7. Iterative tuning process

Tuning is an iterative process. Know that once you have alleviated one bottleneck, you will surely encounter another one. But do not fret. All aspects of servers are limited, and since nothing is infinite, you will eventually reach the end. Tuning manipulates the gates; requests that don’t have a resource are queued and must wait to be serviced. Tuning becomes a process you must repeat until the workload reaches target capacity with acceptable response times.

8. Validation

Validate, validate, validate. Just as important as re-creating and tuning based upon proof is validating that the tuning change had the desired effect. Did it indeed impact scalability in a positive way?

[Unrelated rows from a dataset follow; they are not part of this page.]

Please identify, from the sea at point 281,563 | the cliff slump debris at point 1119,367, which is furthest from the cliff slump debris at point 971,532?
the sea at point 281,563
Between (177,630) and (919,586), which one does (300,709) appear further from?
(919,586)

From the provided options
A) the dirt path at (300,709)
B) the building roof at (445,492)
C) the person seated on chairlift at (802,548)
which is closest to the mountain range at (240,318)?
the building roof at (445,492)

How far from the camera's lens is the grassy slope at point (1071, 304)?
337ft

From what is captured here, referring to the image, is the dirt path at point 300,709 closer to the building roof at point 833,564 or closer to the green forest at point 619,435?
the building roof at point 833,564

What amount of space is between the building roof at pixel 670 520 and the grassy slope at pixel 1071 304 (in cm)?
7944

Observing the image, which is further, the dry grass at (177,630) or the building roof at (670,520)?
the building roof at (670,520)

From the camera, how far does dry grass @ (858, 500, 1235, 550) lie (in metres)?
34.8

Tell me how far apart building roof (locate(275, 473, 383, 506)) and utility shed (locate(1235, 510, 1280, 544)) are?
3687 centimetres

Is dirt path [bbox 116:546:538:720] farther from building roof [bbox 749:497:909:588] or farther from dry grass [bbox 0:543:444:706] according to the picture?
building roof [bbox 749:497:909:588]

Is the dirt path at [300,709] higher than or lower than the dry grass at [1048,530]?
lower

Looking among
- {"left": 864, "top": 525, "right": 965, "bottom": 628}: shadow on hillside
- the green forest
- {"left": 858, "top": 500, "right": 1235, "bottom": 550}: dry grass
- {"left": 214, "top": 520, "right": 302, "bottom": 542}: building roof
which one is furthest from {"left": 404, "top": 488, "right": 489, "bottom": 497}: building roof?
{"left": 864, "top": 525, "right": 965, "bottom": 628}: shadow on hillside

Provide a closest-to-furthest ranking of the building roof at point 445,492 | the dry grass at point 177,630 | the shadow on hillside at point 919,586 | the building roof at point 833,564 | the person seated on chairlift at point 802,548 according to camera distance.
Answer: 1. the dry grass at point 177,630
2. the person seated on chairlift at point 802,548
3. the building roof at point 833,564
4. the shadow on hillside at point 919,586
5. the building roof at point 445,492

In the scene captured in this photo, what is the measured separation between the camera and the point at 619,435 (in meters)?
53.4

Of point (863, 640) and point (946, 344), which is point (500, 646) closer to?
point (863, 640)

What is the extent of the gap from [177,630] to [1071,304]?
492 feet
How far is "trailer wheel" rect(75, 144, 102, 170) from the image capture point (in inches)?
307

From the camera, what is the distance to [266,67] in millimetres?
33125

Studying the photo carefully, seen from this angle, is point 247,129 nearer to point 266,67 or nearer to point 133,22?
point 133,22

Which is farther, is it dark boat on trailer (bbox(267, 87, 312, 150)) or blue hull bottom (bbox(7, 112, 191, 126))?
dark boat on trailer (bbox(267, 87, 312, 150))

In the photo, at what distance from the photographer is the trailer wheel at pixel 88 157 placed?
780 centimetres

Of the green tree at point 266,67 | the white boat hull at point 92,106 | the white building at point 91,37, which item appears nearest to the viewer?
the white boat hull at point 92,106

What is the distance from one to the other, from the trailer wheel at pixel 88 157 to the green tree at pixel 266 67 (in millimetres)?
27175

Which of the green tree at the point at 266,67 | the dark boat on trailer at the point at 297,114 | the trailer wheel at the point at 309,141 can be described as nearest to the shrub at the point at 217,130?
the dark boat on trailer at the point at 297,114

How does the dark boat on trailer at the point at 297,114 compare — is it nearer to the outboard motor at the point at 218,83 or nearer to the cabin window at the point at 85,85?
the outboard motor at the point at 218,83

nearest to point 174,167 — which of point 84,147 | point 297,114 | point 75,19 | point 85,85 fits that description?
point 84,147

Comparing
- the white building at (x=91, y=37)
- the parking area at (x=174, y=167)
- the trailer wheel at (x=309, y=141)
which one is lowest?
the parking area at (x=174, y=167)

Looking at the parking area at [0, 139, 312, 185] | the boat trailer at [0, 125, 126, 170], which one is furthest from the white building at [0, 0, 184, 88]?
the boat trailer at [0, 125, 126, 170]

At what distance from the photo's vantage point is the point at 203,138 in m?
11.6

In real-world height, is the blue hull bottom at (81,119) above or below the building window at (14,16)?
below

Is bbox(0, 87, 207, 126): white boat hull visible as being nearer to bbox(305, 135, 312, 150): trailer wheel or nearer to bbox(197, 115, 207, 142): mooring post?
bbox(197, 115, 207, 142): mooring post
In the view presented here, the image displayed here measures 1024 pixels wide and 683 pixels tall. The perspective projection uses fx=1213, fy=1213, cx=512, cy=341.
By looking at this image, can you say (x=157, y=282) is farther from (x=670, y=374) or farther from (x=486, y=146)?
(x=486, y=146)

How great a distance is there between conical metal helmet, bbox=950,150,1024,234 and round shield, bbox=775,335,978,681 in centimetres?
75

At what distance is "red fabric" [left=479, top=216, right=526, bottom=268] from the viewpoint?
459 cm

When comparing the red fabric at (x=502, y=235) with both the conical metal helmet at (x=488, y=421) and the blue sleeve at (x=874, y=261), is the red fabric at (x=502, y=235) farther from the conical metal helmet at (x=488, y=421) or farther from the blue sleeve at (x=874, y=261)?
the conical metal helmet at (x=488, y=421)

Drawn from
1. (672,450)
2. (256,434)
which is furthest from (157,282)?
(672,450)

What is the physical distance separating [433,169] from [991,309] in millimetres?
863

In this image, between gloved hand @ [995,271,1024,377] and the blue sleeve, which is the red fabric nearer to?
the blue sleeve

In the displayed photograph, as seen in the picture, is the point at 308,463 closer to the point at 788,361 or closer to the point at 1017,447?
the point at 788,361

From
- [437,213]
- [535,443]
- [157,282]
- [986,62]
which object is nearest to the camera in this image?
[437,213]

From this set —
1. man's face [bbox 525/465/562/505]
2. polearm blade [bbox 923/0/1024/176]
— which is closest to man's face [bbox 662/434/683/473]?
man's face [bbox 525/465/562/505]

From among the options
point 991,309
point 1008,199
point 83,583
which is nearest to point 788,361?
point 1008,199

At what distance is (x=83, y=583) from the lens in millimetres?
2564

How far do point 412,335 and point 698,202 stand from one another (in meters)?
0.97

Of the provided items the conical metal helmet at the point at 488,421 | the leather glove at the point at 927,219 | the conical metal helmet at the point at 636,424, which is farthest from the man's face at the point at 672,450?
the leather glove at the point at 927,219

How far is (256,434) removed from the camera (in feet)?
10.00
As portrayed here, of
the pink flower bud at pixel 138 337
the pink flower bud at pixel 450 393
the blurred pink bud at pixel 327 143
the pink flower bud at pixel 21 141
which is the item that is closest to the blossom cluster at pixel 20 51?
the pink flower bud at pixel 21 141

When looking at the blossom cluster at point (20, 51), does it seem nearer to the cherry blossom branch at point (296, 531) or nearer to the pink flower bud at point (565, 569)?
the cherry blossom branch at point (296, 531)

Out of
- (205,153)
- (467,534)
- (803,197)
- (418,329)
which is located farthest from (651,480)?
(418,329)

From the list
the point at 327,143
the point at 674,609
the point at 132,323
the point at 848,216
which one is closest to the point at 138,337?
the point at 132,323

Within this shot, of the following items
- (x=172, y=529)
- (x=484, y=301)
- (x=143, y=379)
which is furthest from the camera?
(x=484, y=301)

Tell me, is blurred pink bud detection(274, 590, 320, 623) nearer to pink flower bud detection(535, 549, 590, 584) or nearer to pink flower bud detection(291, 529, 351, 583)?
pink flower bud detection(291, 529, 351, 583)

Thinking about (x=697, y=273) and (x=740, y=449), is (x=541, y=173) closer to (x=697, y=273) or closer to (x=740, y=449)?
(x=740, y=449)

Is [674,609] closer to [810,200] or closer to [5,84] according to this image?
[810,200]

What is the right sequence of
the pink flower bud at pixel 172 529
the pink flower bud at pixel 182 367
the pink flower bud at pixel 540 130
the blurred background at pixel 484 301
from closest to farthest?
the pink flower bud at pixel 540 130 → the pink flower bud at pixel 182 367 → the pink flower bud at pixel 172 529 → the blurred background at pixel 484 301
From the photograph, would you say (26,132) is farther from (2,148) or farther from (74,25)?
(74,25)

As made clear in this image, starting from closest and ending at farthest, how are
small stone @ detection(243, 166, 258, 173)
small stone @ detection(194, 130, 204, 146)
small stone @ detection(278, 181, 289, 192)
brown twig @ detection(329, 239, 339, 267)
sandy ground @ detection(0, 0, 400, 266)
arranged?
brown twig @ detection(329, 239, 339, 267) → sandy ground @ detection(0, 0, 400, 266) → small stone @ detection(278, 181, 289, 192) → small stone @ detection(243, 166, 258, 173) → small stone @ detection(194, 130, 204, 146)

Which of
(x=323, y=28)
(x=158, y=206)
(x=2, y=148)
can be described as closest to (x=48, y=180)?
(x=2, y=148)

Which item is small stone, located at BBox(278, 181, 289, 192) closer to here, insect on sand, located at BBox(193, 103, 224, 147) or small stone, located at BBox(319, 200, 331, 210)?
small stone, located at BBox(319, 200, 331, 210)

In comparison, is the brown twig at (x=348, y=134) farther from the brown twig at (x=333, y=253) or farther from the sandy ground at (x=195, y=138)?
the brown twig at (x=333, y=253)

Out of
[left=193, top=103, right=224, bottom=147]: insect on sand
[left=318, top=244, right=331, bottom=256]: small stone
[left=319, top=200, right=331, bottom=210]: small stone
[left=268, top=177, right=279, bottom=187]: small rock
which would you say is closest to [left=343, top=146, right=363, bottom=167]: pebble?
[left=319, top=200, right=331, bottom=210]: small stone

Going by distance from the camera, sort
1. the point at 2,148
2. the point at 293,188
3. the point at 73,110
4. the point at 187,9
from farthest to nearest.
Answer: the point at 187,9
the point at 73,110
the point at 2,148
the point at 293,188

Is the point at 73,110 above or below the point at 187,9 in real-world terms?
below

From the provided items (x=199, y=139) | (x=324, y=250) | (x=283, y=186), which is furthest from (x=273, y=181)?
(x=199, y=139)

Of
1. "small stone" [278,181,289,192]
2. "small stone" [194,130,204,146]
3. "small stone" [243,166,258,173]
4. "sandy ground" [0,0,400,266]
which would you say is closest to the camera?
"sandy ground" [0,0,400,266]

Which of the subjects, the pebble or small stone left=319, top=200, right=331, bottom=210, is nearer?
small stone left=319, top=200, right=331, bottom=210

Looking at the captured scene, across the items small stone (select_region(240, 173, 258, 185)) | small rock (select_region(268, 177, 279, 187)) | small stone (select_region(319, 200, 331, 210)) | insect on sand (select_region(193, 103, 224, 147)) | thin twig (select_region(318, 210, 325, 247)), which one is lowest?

Often, performance engineers test out theories. And sometimes the validation stage will cause a change to be reverted. It’s okay that not every change will make it to production. The key is to use a very scientific approach in which you prove the result as well as the requirement.

Creating the load and emulating production workload is a means to end — you need to create the load before you can get a capacity plan or understand the scalability of the deployment. But it is the skills in performance analysis that are most valuable. The performance engineer who walks into a project, takes the lead, wastes no time in learning the environment, creates and/or executes realistic tests, identifies current capacity, isolates and alleviates bottlenecks, documents results, mentors the juniors, and clearly and effectively communicates with everyone from developers on up to the CIO/CTO’s, is truly a gold mine.

Becoming a true performance engineer is no easy task, but it’s well worth the effort!